- Born: 12 November 1977 (age 48) Dubai, United Arab Emirates
- Spouse: Mansour bin Zayed Al Nahyan ​ ​(m. 2005)​
- Issue: Fatima; Mohammed; Hamdan; Latifa; Rashid;

Names
- Sheikha Manal bint Mohammed bin Rashid bin Saeed bin Maktoum bin Hasher bin Maktoum bin Butti bin Suhail Al Maktoum
- House: Al Falasi (by birth); Al Nahyan (by marriage);
- Father: Mohammed bin Rashid Al Maktoum
- Mother: Randa bint Mohammed Al-Banna

= Manal bint Mohammed Al Maktoum =

Emirati politician

Sheikha Manal bint Mohammed bin Rashid Al Maktoum (منال بنت محمد بن راشد آل مكتوم; born 12 November 1977) is an Emirati politician and member of the ruling family of Dubai. She is the eldest child of Mohammed bin Rashid Al Maktoum, the ruler of Dubai, and is the second wife of Mansour bin Zayed Al Nahyan, the younger brother of the president of the United Arab Emirates and the ruler of Abu Dhabi, Mohamed bin Zayed Al Nahyan.

==Personal life and education==
Sheikha Manal is the eldest child of Sheikh Mohammed bin Rashid Al Maktoum, current Ruler of Dubai, and his former Lebanese wife Sheikha Randa bint Mohammed Al-Banna. She is the half sister of Crown Prince Hamdan. Sheikha Manal graduated with a bachelor's degree in Interior Design and a master's degree in marketing from the American University of Dubai.

She married Sheikh Mansour bin Zayed Al Nahyan of Abu Dhabi on 2 May 2005. They have five children:
- Fatima bint Mansour Al Nahyan (born 9 June 2006)
- Mohammed bin Mansour Al Nahyan (born 4 December 2007)
- Hamdan bin Mansour Al Nahyan (born 21 June 2011)
- Latifa bint Mansour Al Nahyan (born 23 January 2014)
- Rashid bin Mansour Al Nahyan (born 22 March 2017).

==Activities==
In 2003, Sheikha Manal founded the Dubai Ladies Club. In November 2006, Sheikha Manal initiated Dubai Women Establishment (DWE). In 2012, Sheikha Manal launched the "Women on Boards" initiative.
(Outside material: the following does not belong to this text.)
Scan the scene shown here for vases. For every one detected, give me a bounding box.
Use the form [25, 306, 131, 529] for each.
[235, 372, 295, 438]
Young Artist Award was founded under the patronage of Sheikha Manal in 2006 as a competition of fine arts of emerging artists in the United Arab Emirates.

As of 2025, Sheikha Manal is President of the UAE Gender Balance Council, announcing the announced the Gender Balance Council Pledge Awards in May 2025.